Кайсай тяжело вздохнул, как бы говоря «как ты меня уже достала» и повернувшись в лево, даже не осознав, что угадал, обратился к стоящему чуть поодаль, щупленькому дедку:
— Дед, — простонал он мученически, — поговори с ней, а то она меня уже замучила, познакомь, да, познакомь.
— Не хочу, — буркнул дед, почему-то скорчив морду недовольного и обиженного ребёнка.
Калли, похоже, даже не слышала лешего. Она, как загипнотизированная, с широко открытыми глазами и ртом, не мигая уставилась на лесовика.
— Леший! — наконец прошептала чернявая восторженно, — настоящий!
Дед исподлобья зыркнул не неё и тут же поделился с Кайсаем своими впечатлениями:
— Она мне не нравится.
Бердник, хотел было тоже сказать, что-то в этом роде, но лишь развёл руки в сторону. Звучный, повелительный голос Апити, враз расставил всех по местам, вернее рассадил.
— Ну, я что, сорок раз стол накрывать буду! Ну ка, быстро все расселись.
От такого Кайсай, аж подскочил с дерева и чуть ли не бегом поспешил показывать всем пример. Только подойдя к Апити и расплываясь в улыбке, рыжий обратил внимание, что возле избы, действительно стоит стол, которого раньше у еги-бабы не было, и это произведение резного искусства по дереву, ломилось от яств.
В общем то, застолье получилось крайне пёстрым в своём поведении. Кайсай, как самый голодный, накинулся на еду, как будто его год не кормили. Апити, кружилась над ним, как непонятно кто. По крайней мере, Золотце, за ними наблюдающая, никак понять их взаимоотношений не могла. Она смотрела на них широко распахнутыми глазами, то и дело переводя взгляд с Кайсая на Апити, с Апити на Кайсая.
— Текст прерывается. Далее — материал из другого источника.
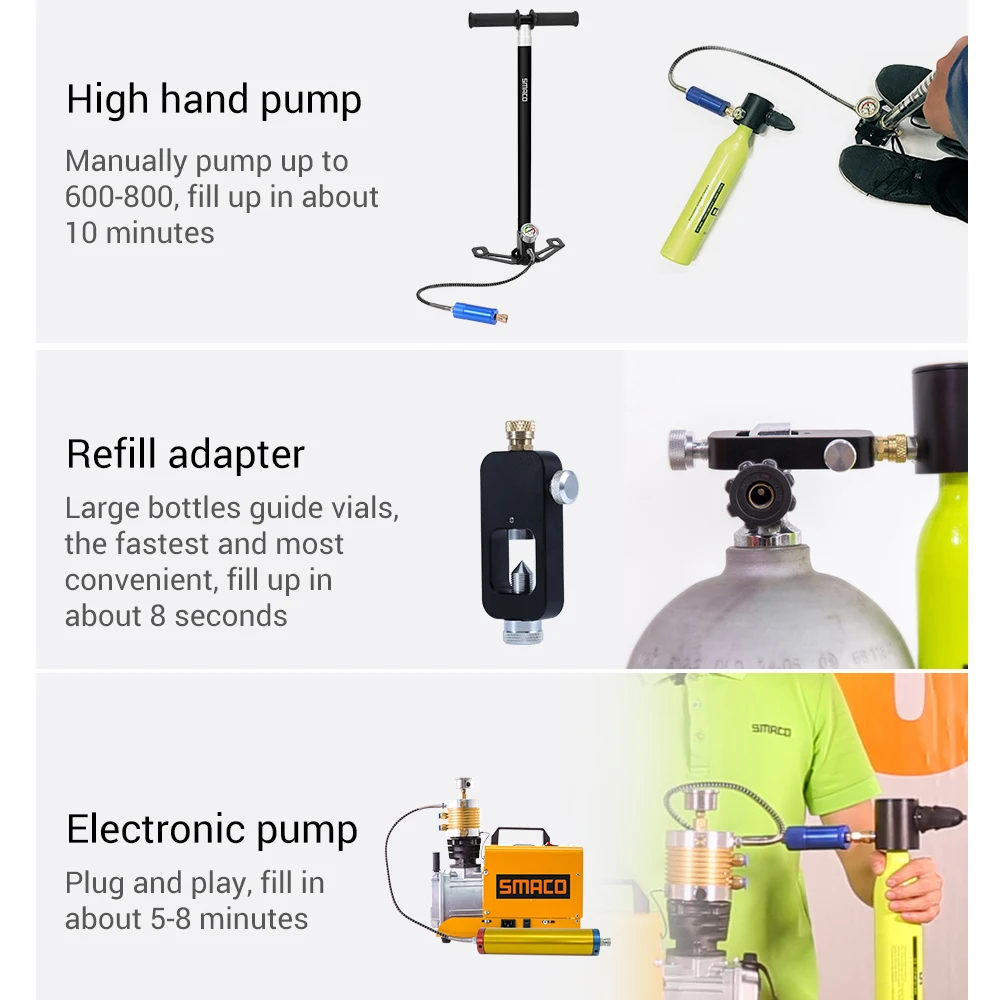 High hand pump

Manually pump up to 600-800, fill up in about 10 minutes

SMACO

Refill adapter

Large bottles guide vials, the fastest and most convenient, fill up in about 8 seconds

Electronic pump

Plug and play, fill in about 5-8 minutes

SMACO

SMACO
Голая баба кудахтала, над всё пожирающим рыжим обжорой, постоянно, то подкладывая, что-нибудь, то предлагая попробовать, то или иное, и когда тот с удовольствием накидывался на предложенное, тут же ласково гладила его по голове, как любящая мать единственного сыночка, но тут же, пристроившись рядом, прильнула к нему, заглядывая в рот, как соскучившаяся по мужу жена.
И Кайсай, сволочь такая, вёл себя, как раз, как муж, а не как переросший сыночек. С некой заносчивой гордостью, мельком посматривая на суматошную Апити и ехидно при этом, нет-нет, да, поглядывая на обалдевшую Золотце, в которой мало того, что изначально была посеяна неприязнь к этой бабе, из-за непонятно чего, а тут ещё и ревность взыграла, необъяснимо откуда взявшаяся, да, к тому же, самая настоящая.
При том, по её виду, она уже была на приделе закипания и вот-вот каким-нибудь образом взорвётся: либо глаза обоим по выцарапывает, либо сбежит с дуру, так, что не поймаешь. Апити медленно поднялась, упираясь на стол руками и уставившись в упор на закипающую боевую деву, рявкнула голосом и тоном злой Райс:
— Ну-к, остынь!
Кайсая, аж передёрнуло и из рук, чуть очередной кусок не выпал, что уж там говорить о Золотце. Ту, буквально, подкинуло, на чём сидела и вид у неё стал, будто чем подавилась, хотя куска в рот не взяла.